Here’s what I read in January.

Here’s what I read in February.

The 2020 Reading List: February

Since one of my writing goals for 2020 was also to read more, I thought it would help to keep track of what I knocked off Mount Tsundoku. Here’s as good a place as any to post what I’ve read in 2020 to keep me honest, and what I thought of each book immediately after finishing.

February:

Die on Your Feet by S.G. Wong: The first book in the Lola Starke mysteries. I blurbed the third book in the series, and it was really neat coming back to the ground level of the series with this excellent opening volume. I knew the gist of how the metaphysics of Wong’s Crescent City worked, but that definitely deepened reading Die on Your Feet. This is the kind of setting I’d love to run a pulp-noir RPG in. I’m looking forward to reading more Lola Starke.

My Heroes Have Always Been Junkies by Ed Brubaker and Sean Phillips: A standalone graphic novella in the Criminal ‘verse. I’ll read pretty much anything Brubaker and Phillips put out. They are consistently among my top comic teams regardless of the type of stories they’re trying to tell, but I sure have a soft spot for their Criminal books.

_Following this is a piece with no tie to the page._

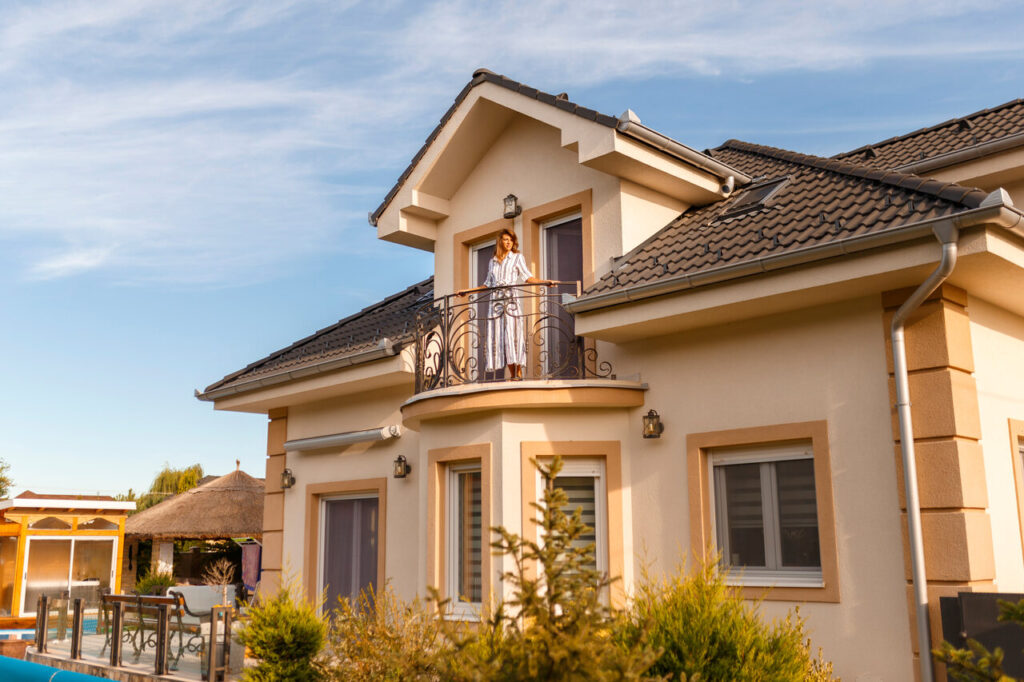 The Benefits of Stucco for Modern Home Design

Dreams of Shreds & Tatters by Amanda Downum: I think I held off reading this one for as long as I did because I wanted to read The King in Yellow first, as the King plays a role in this book. I’m aware of The King in Yellow largely through RPGs and stories riffing on the work, but never got around to the original Robert W. Chambers piece. I still haven’t done that, and maybe there’d have been more in this book that jumped out at me if I had, but I enjoyed the story well-enough anyway even if I wasn’t catching all the references. I really liked Downum’s prose, which felt a little like reading a dream, entirely appropriate for this book.

The New Fantasmagoriana II edited by Keith Cadieux: Stories by Adam Petrash, Jess Landry, J.H. Moncrieff, David Demchuk. All four writers stayed in Winnipeg’s supposedly haunted Dalnavert Museum and wrote the first drafts of their stories overnight. I really enjoyed each story, and I think Demchuk’s was the stand out for me. Cadieux says in the foreword that the writers had the same experience, and leads me to believe the only downside to reading all of the stories in a row is some of that sameness came into the book. There are Victorian mansions in each, and children play a role in each story. Definitely not a deal breaker though. And it’s my own fault really, all in a row is not how I typically read short story collections.

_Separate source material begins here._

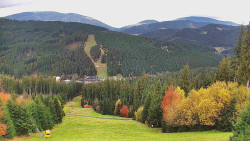 Lyžařské svahy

Spectaculars by Scratchpad Publishing: I backed this roleplaying game on Kickstarter and it arrived recently. It is awesome. I have a soft spot for superhero RPGs, and I cannot wait to get this to the table, although I’m not sure if I want to play it or run it more. The box set is huge, and full of game trays, tokens, and power cards in addition to the rule book and setting book. I haven’t seen a game that emulates comic books as well as this one does, I hope the first read impression holds when I actually start playing it.

Night’s Dominion Volume 3 by Ted Naifeh: The concluding volume of a high fantasy graphic novel series that I’m definitely sad to see go, but what a great ending. Now that the series is done I’m looking forward to reading it in its entirety in a short span and seeing how that changes things.